_Task requirements_: In the records below, copy out word for word every line starting with the line that contains "Can you determine" and going on through the last line of the records.

Questions about scene geometry
## Start

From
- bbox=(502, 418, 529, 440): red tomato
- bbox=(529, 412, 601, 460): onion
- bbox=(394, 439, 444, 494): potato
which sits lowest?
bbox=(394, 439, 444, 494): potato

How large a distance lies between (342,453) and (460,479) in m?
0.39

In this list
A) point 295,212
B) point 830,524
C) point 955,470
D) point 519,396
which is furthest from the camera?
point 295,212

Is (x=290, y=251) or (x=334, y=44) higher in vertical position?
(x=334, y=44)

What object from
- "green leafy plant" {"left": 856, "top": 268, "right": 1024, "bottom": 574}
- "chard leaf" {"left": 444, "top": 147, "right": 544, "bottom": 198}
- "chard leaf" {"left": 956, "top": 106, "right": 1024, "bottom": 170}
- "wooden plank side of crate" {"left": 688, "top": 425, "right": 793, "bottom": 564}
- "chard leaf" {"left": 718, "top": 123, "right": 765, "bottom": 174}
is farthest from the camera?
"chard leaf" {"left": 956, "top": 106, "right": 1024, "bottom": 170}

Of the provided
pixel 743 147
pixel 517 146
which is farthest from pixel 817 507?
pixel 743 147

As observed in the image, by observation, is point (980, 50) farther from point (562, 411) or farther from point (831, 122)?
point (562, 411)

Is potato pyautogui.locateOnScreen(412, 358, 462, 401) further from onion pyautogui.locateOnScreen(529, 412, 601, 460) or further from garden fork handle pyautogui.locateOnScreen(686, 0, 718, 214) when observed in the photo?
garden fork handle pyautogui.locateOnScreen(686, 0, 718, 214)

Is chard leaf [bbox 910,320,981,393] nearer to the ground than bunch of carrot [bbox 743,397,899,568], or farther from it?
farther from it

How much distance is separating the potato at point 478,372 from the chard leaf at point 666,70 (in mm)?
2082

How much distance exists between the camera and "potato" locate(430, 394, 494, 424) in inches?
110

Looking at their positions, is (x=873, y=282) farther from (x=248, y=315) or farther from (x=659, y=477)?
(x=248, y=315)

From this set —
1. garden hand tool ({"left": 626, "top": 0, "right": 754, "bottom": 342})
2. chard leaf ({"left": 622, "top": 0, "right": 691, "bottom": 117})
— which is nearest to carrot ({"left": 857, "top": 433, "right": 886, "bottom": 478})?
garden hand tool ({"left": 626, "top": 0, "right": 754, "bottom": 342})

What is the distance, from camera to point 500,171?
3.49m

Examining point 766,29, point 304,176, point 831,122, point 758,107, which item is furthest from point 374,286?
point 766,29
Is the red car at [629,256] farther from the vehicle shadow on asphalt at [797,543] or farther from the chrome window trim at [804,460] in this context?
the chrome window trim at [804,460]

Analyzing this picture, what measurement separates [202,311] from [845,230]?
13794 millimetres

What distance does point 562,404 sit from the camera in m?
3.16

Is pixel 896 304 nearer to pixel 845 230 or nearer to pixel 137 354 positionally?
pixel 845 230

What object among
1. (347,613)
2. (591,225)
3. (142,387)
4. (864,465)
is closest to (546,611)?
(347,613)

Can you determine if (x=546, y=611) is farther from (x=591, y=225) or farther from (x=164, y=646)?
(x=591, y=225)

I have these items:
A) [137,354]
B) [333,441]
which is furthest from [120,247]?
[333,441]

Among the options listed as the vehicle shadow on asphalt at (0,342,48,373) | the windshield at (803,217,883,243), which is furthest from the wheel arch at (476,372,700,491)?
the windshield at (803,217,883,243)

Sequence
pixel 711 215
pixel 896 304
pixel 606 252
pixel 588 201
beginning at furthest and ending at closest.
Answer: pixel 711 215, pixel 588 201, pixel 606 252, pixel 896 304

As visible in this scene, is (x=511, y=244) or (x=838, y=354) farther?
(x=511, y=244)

## End

_Result_:
Can you determine if (x=546, y=611) is farther from (x=591, y=225) or farther from (x=164, y=646)?
(x=591, y=225)

I have these items:
A) [137,354]
B) [333,441]
which is furthest from [120,247]?
[333,441]

Among the options listed as the vehicle shadow on asphalt at (0,342,48,373) | the windshield at (803,217,883,243), which is furthest from the wheel arch at (476,372,700,491)?
the windshield at (803,217,883,243)

Sequence
pixel 711 215
pixel 896 304
pixel 606 252
pixel 588 201
beginning at furthest and ending at closest.
Answer: pixel 711 215, pixel 588 201, pixel 606 252, pixel 896 304

As visible in this scene, is (x=511, y=244) or (x=838, y=354) farther?
(x=511, y=244)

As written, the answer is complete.